*WORK INSTRUCTION*.
Where a line below holds the string "genus", copy that line.

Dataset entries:
==============================

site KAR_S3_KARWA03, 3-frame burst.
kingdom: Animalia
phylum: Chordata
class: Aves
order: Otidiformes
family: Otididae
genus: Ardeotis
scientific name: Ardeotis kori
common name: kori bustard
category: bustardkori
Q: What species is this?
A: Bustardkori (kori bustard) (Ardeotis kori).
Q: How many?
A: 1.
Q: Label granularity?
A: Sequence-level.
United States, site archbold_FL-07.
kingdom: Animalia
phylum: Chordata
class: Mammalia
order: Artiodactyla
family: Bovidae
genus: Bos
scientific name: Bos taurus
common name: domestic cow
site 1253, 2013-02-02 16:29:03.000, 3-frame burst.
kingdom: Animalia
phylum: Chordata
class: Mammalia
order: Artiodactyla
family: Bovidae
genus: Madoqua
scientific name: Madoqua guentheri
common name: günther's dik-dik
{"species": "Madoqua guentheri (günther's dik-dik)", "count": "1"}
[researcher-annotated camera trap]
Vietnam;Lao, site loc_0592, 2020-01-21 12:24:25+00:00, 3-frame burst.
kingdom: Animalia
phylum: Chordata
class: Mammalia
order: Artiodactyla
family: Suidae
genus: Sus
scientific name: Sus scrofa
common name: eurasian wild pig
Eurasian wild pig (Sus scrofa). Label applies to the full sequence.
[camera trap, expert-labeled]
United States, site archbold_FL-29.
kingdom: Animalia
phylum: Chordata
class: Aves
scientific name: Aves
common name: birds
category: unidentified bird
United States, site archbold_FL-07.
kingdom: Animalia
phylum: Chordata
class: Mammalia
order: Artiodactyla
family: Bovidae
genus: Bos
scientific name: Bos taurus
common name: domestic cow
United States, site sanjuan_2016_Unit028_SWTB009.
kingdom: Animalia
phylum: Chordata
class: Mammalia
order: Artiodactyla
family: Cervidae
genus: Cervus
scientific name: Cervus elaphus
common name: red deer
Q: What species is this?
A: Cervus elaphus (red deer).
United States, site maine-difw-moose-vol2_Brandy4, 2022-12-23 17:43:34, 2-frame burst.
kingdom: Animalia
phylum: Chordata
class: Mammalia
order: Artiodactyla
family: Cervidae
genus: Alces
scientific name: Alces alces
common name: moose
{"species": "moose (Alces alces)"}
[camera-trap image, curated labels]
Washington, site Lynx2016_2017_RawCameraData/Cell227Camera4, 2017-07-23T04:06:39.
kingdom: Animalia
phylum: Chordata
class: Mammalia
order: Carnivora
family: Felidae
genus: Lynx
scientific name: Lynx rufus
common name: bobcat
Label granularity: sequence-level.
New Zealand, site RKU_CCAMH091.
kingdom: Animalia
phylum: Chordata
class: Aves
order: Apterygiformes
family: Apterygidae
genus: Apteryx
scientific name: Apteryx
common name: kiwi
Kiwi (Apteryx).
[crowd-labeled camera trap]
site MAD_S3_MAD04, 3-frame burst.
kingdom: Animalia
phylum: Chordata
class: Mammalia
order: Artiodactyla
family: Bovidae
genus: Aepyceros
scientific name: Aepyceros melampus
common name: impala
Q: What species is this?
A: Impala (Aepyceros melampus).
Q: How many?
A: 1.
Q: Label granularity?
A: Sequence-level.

==============================

*RESPONSE TO THIS TASK*.
genus: Ardeotis
genus: Bos
genus: Madoqua
genus: Sus
genus: Bos
genus: Cervus
genus: Alces
genus: Lynx
genus: Apteryx
genus: Aepyceros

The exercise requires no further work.